# START OF Listed entries
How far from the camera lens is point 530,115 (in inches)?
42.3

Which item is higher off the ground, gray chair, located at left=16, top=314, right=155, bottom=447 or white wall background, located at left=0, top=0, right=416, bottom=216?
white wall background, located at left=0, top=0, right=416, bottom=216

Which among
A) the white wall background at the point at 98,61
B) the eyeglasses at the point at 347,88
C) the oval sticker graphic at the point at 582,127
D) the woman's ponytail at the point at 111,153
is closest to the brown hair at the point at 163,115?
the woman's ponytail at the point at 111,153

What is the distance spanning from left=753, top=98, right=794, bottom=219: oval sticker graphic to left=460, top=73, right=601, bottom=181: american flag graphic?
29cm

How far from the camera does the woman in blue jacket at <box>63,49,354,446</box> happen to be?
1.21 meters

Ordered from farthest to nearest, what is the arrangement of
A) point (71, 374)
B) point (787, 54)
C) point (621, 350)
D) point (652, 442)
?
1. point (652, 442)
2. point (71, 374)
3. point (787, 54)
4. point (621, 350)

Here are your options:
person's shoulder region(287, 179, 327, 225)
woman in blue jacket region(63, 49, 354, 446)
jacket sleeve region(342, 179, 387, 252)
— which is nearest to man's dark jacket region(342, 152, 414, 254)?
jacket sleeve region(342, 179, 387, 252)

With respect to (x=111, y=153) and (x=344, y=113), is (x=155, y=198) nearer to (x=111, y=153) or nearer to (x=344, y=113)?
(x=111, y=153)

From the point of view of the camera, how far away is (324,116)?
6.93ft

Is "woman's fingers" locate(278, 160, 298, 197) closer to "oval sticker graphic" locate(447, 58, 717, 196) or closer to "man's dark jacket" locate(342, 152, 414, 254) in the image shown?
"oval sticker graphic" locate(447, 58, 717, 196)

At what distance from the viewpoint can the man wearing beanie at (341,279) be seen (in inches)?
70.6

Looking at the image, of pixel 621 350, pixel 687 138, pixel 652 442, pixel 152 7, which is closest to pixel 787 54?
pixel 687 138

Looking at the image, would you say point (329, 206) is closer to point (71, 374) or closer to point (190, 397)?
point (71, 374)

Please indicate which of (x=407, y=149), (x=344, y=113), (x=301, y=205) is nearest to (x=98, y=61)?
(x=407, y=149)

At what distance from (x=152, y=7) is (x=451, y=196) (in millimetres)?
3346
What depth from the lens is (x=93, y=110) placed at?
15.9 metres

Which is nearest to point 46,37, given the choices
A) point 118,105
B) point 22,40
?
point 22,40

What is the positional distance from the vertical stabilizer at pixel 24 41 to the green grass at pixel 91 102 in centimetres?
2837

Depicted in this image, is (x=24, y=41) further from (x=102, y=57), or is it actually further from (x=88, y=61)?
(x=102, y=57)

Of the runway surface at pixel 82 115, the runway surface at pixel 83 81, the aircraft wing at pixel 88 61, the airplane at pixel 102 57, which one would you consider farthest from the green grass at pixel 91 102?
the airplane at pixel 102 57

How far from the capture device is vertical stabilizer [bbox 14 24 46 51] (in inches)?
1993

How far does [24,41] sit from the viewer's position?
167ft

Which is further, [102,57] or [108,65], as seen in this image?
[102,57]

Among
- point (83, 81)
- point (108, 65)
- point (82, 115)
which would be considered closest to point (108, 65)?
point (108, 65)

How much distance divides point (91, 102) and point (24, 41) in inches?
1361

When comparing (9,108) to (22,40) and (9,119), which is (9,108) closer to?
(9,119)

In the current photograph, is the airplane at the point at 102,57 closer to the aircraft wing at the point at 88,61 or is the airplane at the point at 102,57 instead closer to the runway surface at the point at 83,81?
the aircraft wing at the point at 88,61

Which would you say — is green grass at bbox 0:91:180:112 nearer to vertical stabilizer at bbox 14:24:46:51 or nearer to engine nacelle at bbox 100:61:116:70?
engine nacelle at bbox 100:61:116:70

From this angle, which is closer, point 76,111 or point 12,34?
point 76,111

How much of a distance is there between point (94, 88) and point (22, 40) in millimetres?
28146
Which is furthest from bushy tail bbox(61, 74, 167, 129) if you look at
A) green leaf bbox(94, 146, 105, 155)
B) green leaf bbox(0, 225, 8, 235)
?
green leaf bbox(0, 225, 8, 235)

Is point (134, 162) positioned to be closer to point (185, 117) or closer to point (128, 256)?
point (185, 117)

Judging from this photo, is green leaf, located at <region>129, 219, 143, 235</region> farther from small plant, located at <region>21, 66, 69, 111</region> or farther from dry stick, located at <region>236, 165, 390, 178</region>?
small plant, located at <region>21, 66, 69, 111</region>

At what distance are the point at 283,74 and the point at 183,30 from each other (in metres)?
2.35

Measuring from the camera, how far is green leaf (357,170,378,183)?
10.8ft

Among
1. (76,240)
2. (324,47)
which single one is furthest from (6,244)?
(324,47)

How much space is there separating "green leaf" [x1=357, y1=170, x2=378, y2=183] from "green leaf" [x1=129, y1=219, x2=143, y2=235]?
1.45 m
# END OF Listed entries
# START OF Listed entries
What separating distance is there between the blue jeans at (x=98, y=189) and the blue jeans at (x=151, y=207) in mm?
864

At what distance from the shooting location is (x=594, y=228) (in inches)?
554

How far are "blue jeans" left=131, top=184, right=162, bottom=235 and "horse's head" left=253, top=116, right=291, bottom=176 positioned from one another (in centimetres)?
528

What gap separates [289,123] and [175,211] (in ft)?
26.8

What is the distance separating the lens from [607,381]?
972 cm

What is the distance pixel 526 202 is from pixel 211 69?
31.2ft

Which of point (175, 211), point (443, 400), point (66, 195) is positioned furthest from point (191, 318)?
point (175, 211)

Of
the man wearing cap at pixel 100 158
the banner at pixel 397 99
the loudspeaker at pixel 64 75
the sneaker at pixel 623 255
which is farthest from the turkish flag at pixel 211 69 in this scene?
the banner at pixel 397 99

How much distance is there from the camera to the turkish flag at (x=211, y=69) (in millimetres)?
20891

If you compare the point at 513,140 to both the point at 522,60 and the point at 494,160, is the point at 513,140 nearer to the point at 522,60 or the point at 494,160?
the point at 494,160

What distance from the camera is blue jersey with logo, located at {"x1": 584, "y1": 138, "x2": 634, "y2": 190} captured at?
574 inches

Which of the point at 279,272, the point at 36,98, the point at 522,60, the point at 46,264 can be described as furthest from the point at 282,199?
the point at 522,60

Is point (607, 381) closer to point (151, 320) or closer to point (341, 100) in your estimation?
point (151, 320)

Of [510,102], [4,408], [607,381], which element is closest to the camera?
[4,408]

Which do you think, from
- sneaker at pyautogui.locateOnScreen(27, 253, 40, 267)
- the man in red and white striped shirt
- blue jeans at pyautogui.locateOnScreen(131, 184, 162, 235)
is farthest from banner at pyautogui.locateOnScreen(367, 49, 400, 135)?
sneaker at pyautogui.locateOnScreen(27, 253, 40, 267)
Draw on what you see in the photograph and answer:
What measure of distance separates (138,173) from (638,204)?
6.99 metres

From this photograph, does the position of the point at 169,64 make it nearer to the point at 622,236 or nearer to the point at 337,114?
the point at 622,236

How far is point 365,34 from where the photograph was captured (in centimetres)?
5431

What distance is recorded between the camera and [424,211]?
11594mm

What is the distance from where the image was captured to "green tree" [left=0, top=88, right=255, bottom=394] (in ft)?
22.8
# END OF Listed entries
# START OF Listed entries
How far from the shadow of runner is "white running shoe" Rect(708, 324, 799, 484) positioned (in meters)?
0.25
# END OF Listed entries
→ Stated exercise:
How many lines in the items above contain the string "positioned", matching case? Reply with the number only.

→ Solution below:
4